The mapping data part schema. The "mapping data" part schema includes a "BoundingBox" component, a "SpatialData" component, a "Relation" component and a "MappingValues" component.

The Representation part defines the style used to represent health maps. It describes the default representation bounding box and style description. Depending on the kind of representation, the StyleType is extended to ChartStyleType, PointStyleType, LineStyleType, and PolygonStyleType. For instance, the PolygonStyleType includes the border and fill elements. The type of filling in a polygon can be gradient fill or range-based fill. For the range-based fill, the fill method can use color, pattern, and texture. The border element contains the color, line style and line weight of the border.

WPS for Health Data Processing with HERXML

The procedure of our WPS design is shown in Figure 4. The input includes health data and parameters. The health data for the Web-based processing could be stored in the server (in databases or files) or acquired through remote access (through web services or remote transfers). The parameters can be encoded by Key/Value pairs or XML, including the disease type, gender, age group, statistical method, time interval, spatial layer, and thematic mapping variables. The output of the processing could be either in the raster data format (JPEG, PNG, GIF) or in the vector data format (HERXML). The use of HERXML in processing can enhance people's understanding of the resulting health information mapped. In the configuration of the WPS, the access of WPS can be limited to certain domains or IP addresses. The WPS can be further divide into fine granularity, with one processing service for the statistical calculation and the other processing service for the thematic mapping.

Figure 4.

A WPS for health data processing. The flow shows the input data, output data, and processing components of the designed WPS.
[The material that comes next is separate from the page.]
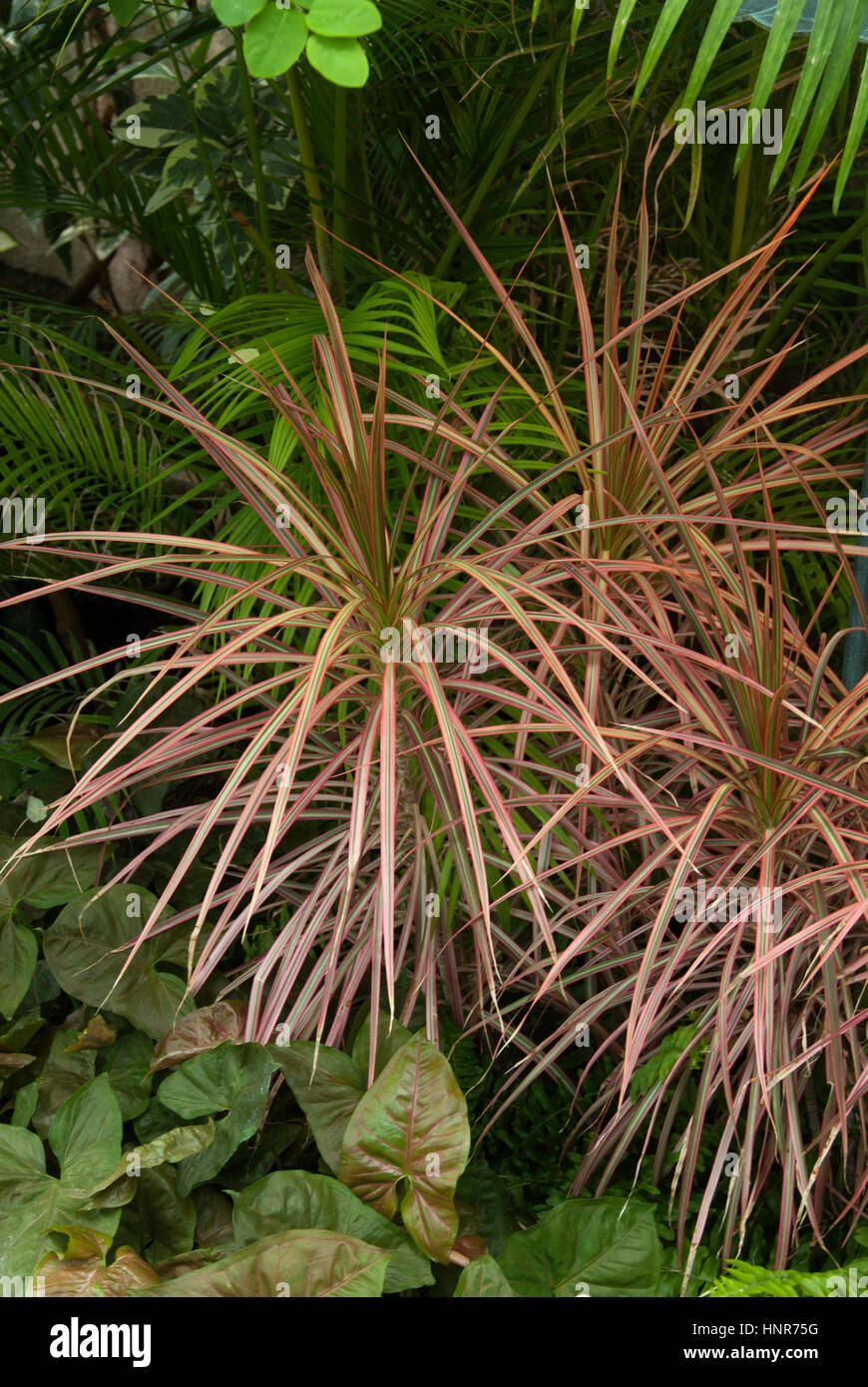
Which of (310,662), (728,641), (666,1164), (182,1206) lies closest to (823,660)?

Architecture for Health Data Processing and Sharing

To implement a Web-based application for statistical exploration of health information, service oriented architecture is an effective solution.[21] In this research, we implement the standard OGC services including WMS, WFS, and WPS. The proposed architecture (see Figure 5) includes three tiers: a data tier, a service tier, and a web portal tier.

Figure 5.

Implemented health data processing and sharing architecture. The architecture contains a data tier, a service tier, and a web portal tier.

The data tier stores all the health data and related data for health studies. These data could be available from databases or web services.
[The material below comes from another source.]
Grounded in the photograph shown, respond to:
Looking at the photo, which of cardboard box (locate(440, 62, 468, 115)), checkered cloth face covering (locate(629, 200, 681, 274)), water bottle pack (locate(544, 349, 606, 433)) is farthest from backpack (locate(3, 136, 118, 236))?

The service tier implements WMS, WFS, and WPS for health studies.

  • WMS provides standard interfaces to generate maps and charts for visualization of health information. It utilizes the health mapping module to generate maps to show events or facilities distribution. The input data could be obtained from HERXML, GML, WFS, WPS, DBMS, or files.

  • WFS uses the GML transformation module to share spatial data through GML. It can be linked with the mapping values (part of HERXML) to create thematic health maps.

  • WPS is used to analyze spatio-temporal health data. The health data analysis supports data rolling up from a low spatial level to a high spatial level. WPS uses the health mapping module and statistical procedures. The input data of WPS could be obtained through WFS, GML, DBMS, or files.

The web portal tier is a client for the visualization of disease data and maps. It can bring together different facets of health information into one location to improve health promotion, health care research, education, and policy making.